Eglises d'Asie

En Malaisie orientale, chrétiens et musulmans disent ne pas comprendre la polémique sur l’usage du mot ‘Allah’

Publié le 25/03/2010




En Malaisie orientale, et principalement dans l’Etat de Sarawak (1), la polémique qui a cours en Malaisie péninsulaire au sujet de l’emploi par les chrétiens du mot ‘Allah’ (2) surprend bon nombre de chrétiens et de musulmans. Les uns comme les autres indiquent que ce mot est utilisé depuis des lustres dans la région, sans que la communauté musulmane trouve à y redire.

Interrogé par l’agence Ucanews (3), James Jang, paroissien de l’église Saint-Charles, située à Selanggau, au centre de Sarawak, explique que « depuis le XVIIème siècle au moins, [les chrétiens] utilisent le mot ‘Allah’ » pour dire Dieu. Membre de l’ethnie iban, en grande partie convertie au christianisme, il ajoute que, dans cette région de Sarawak, la langue la plus usitée est l’iban, proche du malais. Dans cette langue utilisée pour célébrer le culte, c’est tout naturellement le mot ‘Allah’ qui est employé pour dire Dieu. « Sur la péninsule, ils ont beau en faire toute une histoire, nous, les chrétiens et les musulmans, ne voyons pas où est le problème », renchérit Ata Ngaden, paroissien lui aussi de Saint-Charles.

Quant à l’annonce faite par Nazri Aziz, ministre du gouvernement fédéral, selon laquelle les chrétiens de Sabah et Sarawak seraient finalement autorisés à utiliser dans leur liturgie et leurs écrits le mot ‘Allah’, les chrétiens ne la comprennent pas. Comment pourrait-il se faire que ce qui est autorisé en Malaisie orientale ne le soit pas en Malaisie péninsulaire, où vivent des chrétiens originaires de Sabah et de Sarawak ?, interrogent-ils.

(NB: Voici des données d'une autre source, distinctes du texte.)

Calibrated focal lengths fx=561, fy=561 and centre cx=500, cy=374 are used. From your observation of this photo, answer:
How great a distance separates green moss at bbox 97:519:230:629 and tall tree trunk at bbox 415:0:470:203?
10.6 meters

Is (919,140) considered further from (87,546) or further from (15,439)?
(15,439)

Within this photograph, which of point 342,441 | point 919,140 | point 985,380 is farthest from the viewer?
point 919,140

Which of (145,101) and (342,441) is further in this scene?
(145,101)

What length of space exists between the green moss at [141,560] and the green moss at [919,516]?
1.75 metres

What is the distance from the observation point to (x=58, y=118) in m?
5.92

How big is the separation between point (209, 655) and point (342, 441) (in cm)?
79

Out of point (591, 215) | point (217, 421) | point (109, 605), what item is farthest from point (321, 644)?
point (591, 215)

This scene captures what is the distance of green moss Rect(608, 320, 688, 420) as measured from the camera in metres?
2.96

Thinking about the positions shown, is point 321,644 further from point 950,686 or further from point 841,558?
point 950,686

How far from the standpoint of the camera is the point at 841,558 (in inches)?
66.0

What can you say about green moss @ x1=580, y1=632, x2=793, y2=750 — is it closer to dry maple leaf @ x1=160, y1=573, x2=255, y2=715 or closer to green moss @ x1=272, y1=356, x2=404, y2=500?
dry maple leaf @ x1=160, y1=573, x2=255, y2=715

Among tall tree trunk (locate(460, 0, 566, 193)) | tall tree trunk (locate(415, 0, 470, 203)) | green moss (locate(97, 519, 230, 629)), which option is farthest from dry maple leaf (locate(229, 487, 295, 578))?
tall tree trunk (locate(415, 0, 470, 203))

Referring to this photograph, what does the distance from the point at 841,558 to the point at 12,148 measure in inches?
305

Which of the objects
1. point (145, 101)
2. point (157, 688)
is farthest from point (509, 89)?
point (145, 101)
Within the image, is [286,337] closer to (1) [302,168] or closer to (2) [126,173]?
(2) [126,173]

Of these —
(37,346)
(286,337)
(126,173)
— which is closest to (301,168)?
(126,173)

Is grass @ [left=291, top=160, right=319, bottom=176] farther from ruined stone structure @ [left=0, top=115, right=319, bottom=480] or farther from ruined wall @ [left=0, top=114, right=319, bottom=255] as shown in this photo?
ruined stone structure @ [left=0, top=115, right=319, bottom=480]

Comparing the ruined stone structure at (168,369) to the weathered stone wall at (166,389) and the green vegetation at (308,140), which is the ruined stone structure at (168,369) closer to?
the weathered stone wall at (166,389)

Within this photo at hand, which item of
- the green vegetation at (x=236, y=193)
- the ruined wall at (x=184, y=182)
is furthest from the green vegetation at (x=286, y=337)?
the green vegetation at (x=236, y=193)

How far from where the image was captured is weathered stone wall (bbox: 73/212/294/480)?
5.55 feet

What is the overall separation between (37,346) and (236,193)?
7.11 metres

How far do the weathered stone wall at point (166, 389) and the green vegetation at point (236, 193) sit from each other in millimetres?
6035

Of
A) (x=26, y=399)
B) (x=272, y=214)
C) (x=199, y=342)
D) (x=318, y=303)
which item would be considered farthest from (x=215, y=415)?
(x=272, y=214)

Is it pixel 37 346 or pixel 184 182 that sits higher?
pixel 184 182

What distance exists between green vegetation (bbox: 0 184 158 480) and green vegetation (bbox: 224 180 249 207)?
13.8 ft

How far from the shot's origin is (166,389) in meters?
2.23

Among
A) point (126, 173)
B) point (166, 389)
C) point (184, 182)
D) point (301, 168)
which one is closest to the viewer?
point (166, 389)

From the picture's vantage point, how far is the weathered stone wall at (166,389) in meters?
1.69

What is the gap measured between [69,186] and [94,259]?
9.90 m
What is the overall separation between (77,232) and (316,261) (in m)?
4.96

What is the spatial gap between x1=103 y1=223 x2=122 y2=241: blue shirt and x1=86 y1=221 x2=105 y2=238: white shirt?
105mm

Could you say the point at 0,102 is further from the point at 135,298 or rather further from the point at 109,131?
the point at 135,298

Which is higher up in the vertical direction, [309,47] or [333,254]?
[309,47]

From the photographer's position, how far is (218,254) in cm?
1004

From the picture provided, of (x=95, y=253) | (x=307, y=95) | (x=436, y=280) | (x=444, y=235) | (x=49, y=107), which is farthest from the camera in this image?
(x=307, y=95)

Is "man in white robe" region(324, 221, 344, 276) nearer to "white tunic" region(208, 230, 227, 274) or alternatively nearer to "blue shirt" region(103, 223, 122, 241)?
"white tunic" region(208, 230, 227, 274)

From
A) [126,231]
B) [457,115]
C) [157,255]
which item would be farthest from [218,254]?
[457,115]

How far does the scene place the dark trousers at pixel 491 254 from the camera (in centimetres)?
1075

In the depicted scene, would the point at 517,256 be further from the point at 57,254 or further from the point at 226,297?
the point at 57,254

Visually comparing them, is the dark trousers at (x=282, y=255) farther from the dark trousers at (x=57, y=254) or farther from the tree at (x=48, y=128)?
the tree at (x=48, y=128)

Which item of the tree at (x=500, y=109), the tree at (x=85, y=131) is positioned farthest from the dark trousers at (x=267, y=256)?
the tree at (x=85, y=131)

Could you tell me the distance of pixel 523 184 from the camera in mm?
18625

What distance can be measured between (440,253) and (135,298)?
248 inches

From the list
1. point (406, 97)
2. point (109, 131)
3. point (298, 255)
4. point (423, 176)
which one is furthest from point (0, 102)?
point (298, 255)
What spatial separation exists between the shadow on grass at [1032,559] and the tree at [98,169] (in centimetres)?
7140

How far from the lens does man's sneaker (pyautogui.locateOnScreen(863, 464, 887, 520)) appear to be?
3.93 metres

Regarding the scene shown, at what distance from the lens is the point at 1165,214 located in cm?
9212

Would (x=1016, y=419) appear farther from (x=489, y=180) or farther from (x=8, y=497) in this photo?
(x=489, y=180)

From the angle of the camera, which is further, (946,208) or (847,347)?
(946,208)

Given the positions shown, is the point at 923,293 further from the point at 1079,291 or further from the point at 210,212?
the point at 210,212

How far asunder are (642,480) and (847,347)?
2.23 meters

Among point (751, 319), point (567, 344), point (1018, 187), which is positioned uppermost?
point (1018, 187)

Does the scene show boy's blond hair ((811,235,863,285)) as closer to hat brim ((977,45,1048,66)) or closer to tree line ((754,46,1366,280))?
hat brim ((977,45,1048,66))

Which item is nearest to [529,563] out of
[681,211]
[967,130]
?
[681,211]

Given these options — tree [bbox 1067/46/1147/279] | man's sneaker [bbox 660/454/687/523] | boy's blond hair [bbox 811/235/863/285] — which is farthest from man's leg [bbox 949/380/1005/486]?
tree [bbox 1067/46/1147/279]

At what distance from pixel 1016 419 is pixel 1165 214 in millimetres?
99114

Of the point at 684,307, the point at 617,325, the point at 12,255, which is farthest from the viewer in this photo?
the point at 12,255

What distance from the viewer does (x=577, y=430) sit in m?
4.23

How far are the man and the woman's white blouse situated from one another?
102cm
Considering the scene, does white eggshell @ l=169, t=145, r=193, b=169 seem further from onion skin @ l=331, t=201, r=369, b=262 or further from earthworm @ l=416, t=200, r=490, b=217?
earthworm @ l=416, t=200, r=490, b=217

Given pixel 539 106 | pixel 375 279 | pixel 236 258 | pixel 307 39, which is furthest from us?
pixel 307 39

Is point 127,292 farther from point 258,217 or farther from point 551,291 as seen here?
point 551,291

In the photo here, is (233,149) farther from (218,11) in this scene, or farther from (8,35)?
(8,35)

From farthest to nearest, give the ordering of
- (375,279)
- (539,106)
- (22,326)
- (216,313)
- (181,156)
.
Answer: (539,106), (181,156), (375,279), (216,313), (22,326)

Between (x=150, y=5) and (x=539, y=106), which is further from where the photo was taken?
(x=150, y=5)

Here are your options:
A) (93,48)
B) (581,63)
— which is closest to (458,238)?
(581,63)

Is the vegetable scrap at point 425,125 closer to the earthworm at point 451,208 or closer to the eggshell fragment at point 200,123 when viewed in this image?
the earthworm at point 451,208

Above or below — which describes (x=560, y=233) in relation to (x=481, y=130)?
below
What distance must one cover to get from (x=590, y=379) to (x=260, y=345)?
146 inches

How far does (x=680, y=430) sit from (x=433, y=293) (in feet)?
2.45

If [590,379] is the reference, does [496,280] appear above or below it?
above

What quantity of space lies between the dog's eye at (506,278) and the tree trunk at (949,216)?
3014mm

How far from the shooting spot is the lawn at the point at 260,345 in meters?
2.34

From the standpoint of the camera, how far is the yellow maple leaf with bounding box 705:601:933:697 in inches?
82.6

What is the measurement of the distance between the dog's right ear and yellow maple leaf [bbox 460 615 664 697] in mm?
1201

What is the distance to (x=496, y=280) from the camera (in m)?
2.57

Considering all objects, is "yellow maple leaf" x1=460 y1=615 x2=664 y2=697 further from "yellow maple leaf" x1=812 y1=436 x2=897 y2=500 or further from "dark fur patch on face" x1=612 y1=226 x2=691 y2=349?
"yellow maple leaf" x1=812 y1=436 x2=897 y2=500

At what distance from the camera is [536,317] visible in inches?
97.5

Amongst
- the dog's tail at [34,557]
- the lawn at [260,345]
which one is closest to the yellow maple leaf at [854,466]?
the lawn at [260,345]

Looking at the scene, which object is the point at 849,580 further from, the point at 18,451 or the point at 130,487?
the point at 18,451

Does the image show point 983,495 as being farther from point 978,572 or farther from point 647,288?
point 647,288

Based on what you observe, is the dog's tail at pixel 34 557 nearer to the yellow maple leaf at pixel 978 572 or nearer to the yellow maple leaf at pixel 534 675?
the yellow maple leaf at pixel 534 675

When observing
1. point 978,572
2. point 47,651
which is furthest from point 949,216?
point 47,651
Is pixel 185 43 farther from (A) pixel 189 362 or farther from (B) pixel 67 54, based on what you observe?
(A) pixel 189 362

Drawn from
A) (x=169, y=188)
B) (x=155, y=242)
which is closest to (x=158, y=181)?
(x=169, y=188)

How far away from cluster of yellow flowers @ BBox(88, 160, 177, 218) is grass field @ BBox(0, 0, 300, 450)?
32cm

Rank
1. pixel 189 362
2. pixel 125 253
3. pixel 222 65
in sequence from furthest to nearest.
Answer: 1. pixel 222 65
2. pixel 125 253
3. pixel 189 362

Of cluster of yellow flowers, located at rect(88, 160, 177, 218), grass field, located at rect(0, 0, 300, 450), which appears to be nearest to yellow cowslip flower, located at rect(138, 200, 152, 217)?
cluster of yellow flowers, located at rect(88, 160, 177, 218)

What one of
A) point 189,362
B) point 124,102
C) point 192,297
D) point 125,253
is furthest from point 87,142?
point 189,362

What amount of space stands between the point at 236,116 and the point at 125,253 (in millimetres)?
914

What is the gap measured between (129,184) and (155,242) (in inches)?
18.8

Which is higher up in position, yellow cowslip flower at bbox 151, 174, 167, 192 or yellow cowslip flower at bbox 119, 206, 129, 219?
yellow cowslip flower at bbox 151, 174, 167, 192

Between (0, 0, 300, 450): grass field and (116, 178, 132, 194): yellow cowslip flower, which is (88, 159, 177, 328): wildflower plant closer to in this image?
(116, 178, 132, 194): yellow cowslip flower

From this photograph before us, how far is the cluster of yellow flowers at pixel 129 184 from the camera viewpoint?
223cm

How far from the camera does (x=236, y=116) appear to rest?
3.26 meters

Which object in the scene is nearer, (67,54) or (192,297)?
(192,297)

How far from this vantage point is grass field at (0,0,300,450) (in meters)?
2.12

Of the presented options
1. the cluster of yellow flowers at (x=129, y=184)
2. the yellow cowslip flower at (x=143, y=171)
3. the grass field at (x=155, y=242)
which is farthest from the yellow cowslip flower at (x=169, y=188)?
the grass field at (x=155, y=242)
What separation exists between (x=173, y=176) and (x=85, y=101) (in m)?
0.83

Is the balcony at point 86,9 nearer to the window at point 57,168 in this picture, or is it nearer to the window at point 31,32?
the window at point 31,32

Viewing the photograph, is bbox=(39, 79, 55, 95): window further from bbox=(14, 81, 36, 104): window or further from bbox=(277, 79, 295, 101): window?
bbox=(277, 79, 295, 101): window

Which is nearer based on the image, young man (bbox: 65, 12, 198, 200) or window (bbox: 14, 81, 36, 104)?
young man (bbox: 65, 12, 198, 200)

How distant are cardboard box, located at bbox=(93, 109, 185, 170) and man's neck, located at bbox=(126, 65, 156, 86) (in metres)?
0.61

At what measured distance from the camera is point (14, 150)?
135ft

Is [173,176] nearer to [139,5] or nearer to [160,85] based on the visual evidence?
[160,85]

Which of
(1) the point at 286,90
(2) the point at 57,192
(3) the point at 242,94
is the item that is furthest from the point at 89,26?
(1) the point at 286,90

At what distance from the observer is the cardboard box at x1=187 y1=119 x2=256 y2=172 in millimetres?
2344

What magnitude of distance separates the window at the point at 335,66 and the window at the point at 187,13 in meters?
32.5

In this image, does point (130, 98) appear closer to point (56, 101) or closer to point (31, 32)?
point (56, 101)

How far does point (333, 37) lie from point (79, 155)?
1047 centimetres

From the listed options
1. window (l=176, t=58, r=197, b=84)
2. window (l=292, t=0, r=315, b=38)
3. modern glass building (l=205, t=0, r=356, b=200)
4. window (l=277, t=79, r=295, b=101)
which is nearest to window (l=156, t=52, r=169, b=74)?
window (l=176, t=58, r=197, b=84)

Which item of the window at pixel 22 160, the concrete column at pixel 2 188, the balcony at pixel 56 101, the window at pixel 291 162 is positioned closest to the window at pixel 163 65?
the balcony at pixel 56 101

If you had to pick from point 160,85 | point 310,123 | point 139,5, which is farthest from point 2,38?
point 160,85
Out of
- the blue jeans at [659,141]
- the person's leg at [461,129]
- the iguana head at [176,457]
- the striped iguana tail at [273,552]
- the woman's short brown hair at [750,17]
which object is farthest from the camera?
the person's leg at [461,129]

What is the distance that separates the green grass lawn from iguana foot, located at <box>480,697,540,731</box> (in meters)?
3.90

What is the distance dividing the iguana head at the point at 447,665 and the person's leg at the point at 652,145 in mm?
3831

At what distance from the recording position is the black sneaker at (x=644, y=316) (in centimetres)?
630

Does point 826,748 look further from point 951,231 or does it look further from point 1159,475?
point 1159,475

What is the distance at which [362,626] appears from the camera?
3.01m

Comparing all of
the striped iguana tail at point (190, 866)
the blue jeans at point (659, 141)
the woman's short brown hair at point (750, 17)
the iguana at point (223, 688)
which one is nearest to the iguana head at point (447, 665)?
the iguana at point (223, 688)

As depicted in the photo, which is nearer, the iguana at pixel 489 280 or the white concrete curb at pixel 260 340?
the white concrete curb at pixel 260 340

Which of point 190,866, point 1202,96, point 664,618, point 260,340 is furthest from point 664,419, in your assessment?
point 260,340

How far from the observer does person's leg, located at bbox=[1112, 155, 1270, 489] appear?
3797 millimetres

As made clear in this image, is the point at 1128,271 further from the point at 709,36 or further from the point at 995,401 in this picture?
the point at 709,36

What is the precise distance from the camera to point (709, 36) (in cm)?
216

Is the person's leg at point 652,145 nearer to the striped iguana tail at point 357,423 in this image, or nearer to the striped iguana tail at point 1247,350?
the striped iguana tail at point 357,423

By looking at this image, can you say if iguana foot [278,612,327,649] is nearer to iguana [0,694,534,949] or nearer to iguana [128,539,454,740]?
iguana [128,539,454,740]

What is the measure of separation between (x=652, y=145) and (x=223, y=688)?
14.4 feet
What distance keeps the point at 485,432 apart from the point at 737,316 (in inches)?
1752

Pour Segiong Radi, un chrétien de Selanggau, les musulmans qui vivent en Malaisie orientale n’ont jamais ressenti le besoin d’objecter à l’usage par les chrétiens du mot ‘Allah’, et la polémique actuelle ne les fera pas changer d’avis. Interrogée à ce propos, Kalsum Daud, une musulmane, confirme que chrétiens et musulmans vivent en bonne intelligence à Selanggau. Elle précise que, bien que les chrétiens y soient majoritaires, elle n’a pas rencontré de difficultés lorsqu’elle a ouvert un restaurant offrant exclusivement de la nourriture halal, alors que l’échoppe voisine qui proposait des plats elle aussi, était tenue par un chrétien.

Pour d’autres chrétiens, le gouvernement fédéral se montre inconséquent avec lui-même. D’un côté, il promeut l’usage de la langue malaise et, de l’autre, il affirme que les musulmans peuvent se trouver troublés dans leur foi par l’usage du malais par les chrétiens. Pour Kalsum Daud, « si un musulman éprouve un trouble, c’est ou bien que sa foi est chancelante ou bien qu’il est un extrémiste. Mais ici à Selanggau, aucun musulman n’est comme cela. Pour nous, musulmans, tous ces commentaires au sujet des chrétiens qui utilisent le mot ‘Allah’, c’est ‘nadai namanama’ (‘il n’y a pas de problème’) ».

En Malaisie péninsulaire, où ces dernières semaines, une dizaine d’actes de vandalisme ont pris pour cible des lieux de culte chrétiens, la polémique s’est calmée ces derniers jours, même si la tension reste forte. Le 21 janvier, dans l’Etat de Johor, deux salles de prière musulmanes ont subi des dégâts légers après avoir été visées par des cocktails Molotov. Le surlendemain, la police annonçait l’interpellation de quatre suspects, âgés de 16 à 28 ans. Par ailleurs, le 20 janvier, la police avait annoncé l’interpellation de huit jeunes âgés de 21 à 25 ans, suspectés d’avoir pris part aux attaques visant les églises chrétiennes. Enfin, le 27 janvier, trois têtes de cochon ont été découvertes devant deux mosquées de la banlieue de Kuala Lumpur. Le ministre des Affaires étrangères a condamné ce qu’il a qualifié de tentative « visant à semer le chaos dans le pays ». Le Conseil consultatif de Malaisie du bouddhisme, du christianisme, de l’hindouisme, du sikhism et du taoïsme, un organe promouvant le dialogue interreligieux, notamment avec la majorité musulmane, a publié un communiqué invitant les Malaisiens à ne pas « répondre au piège de la provocation ». « Toute violence contre un lieu de culte et de prière est un péché très grave », peut-on lire.